At the time of writing I’m only four episodes into Legend of the Galactic Heroes, which isn’t far at all considering the sheer length of the series as a whole. I’ve promised myself that I’ll take it back off my on-hold list when I’m finished with Tytania though because this is providing a sort-of practice run in the particular brand of space opera and its SRS BSNS approach to storytelling. This is indeed galactic warfare as serious business, although I’m finding Tytania to be a little less straight-faced than its older cousin.

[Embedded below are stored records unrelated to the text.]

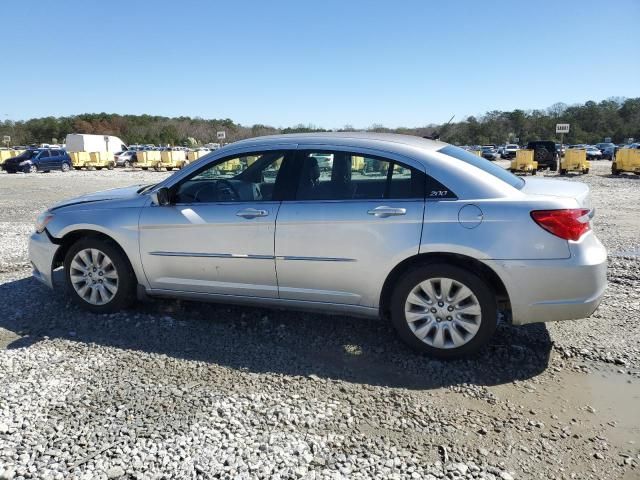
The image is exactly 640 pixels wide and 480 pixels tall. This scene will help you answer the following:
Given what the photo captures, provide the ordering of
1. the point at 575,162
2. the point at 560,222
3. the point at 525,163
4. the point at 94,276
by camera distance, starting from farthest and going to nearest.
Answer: the point at 525,163
the point at 575,162
the point at 94,276
the point at 560,222

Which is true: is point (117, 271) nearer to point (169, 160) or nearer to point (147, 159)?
point (169, 160)

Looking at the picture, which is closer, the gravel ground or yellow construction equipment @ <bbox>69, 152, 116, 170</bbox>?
the gravel ground

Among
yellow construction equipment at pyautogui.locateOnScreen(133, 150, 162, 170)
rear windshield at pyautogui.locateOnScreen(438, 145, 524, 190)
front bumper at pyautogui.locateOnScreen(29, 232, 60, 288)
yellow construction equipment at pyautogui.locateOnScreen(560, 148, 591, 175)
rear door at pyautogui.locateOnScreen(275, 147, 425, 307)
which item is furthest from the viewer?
yellow construction equipment at pyautogui.locateOnScreen(133, 150, 162, 170)

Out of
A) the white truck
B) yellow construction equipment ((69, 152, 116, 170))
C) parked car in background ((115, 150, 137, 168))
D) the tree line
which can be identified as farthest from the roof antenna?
the tree line

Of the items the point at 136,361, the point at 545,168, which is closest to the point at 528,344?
the point at 136,361

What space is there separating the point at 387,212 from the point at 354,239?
0.33m

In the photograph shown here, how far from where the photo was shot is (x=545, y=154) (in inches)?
1246

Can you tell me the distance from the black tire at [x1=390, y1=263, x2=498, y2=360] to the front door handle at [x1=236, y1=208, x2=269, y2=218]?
1235mm

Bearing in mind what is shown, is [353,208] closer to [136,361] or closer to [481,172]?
[481,172]

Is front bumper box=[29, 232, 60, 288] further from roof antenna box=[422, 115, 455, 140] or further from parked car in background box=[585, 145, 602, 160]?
parked car in background box=[585, 145, 602, 160]

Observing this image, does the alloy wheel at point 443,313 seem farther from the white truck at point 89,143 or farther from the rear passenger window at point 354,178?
the white truck at point 89,143

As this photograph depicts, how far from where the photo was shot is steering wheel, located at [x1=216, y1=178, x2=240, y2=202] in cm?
421

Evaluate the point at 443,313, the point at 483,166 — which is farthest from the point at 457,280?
the point at 483,166

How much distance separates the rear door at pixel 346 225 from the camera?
12.0 ft
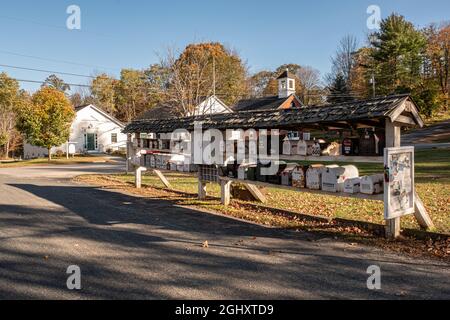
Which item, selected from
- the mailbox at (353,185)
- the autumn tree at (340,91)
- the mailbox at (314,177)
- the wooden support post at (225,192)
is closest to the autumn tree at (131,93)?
the autumn tree at (340,91)

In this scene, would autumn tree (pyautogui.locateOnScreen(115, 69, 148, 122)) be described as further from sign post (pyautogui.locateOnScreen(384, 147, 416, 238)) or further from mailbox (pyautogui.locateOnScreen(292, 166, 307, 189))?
sign post (pyautogui.locateOnScreen(384, 147, 416, 238))

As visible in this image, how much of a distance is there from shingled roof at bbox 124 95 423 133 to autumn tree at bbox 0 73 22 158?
4663cm

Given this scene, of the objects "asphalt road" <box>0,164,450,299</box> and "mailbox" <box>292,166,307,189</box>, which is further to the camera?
"mailbox" <box>292,166,307,189</box>

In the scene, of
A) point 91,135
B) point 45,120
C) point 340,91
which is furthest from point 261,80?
point 45,120

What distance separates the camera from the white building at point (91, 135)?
4512 cm

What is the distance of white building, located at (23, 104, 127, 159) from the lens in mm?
45125

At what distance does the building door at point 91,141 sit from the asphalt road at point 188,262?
3793 centimetres

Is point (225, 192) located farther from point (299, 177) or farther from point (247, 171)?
point (299, 177)

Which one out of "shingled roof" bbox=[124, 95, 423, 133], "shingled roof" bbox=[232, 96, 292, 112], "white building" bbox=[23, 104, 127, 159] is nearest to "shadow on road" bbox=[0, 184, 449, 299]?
"shingled roof" bbox=[124, 95, 423, 133]

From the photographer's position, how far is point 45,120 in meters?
36.6

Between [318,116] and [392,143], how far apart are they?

For starters the character who I’m guessing is the hero of the piece is a bit of a comedic one. Unlike the members of the Tytania clan he isn’t a stuffy po-faced aristocrat in a ridiculous outfit: when he was going into battle he preferred bubblegum over wine or Manly Tea and was willing to try an unconventional tactic that not even Ariabart could ignore. This seems to be a story of a young upstart bringing down the biggest military power in the galaxy simply through independent thinking, which makes it hilarious – in the sense of irony rather than that of LOL slapstick. Luke Skywalker has nothing on this guy.
The irony is of course that although Tytania is apparently invincible their one weakness is more severe than anyone could have guessed; the weakness being they are prepared for any eventuality apart from failure. Tytania never fails so their school of thought, which is completely effective for the rest of the time, never takes it into account. Their tactics are perfect save on thing: there is no Plan B.
I think it was Churchill who once said that even if there is a shortage of troops an army should always have a force set aside as a reserve. Tytania operate with no reserve, no Plan B. As soon as they are up against an opponent whose abilities and acumen are unknown, they are just as vulnerable as anyone. Fan Hyulich is an unknown quantity; a military commander who thinks outside Tytania’s box. And he’s now fired by his superiors because they see such a renegade as a liability. Oops.
The idea that one individual and his one battle could bring down an entire fleet of Tytania ships is dangerous because their hold over their subjects relies on their reputation as being unbeatable. Tyranjia would never I suspect have even considered a military confrontation with Tytania had that one battle not disproved Tytania’s invincibility; their eventual defeat is down to Tytania, again with irony, pulling the same stunt Fan Hyulich did. Tytania have won this time but in the process effectively admitted that their older, inflexible, way of thinking is no longer the best idea.
Tyranjia’s rebellion was of course sparked by the death of its leader, a member of the Tytania clan. Whether his wife’s reluctance to back her nation’s move for independence was due to her remaining loyalty to the family she married into or whether she still believed it was a futile course of action, we will probably never know. Either way it showed Tytania make a move to restore the perception of its invincibility and quell any rebellion with cold, calculated efficiency.
Lots and lots of talking heads, Tytania’s trademark. I don’t think it’s a bad thing, either
The sheer scale of the story means that in order to win a battle both sides must lose thousands of ships, which I’m guessing contain hundreds of people in each. This scale is matched by the pomp and circumstance of the Tytania clan and the way they operate: a concept mirrored in the sword piercing several spaceships in one go during the op animation sequence and the operatic song lyric that ends on “Conquer the universe!” There is that elaborate clothing too of course, which serves no practical purpose in battle but must have a considerable psychological effect on those who serve under them; much like the swords that Abh commanders swish around on the bridges of their vessels in Crest of the Stars. As Fan Hyulich’s fluke(?) victory proved, the Tytania influence is partly military muscle (huge-ass spaceships with zillions of laser guns) and partly the perception of power found in their imposing presence and reputation.
Owen’s mini-blog post did indeed set it out first but I’d also suspected there was a pattern in the choice of drinks served up for the Tytanian commanders. There’s the Manly Tea of course, but they seem to resort to coffee after losing a battle to reflect on the accompanying bitterness; that of defeat. In contrast they prefer a good glass of red wine to celebrate victory; a drink that is red like blood and intoxicating, just like the feelings of drunken overconfidence that comes with owning your opponent. Could Fan Hyulich warrant the need of the first shipment of Dr Pepper when Tytania contemplates “What’s The Worst That Could Happen?”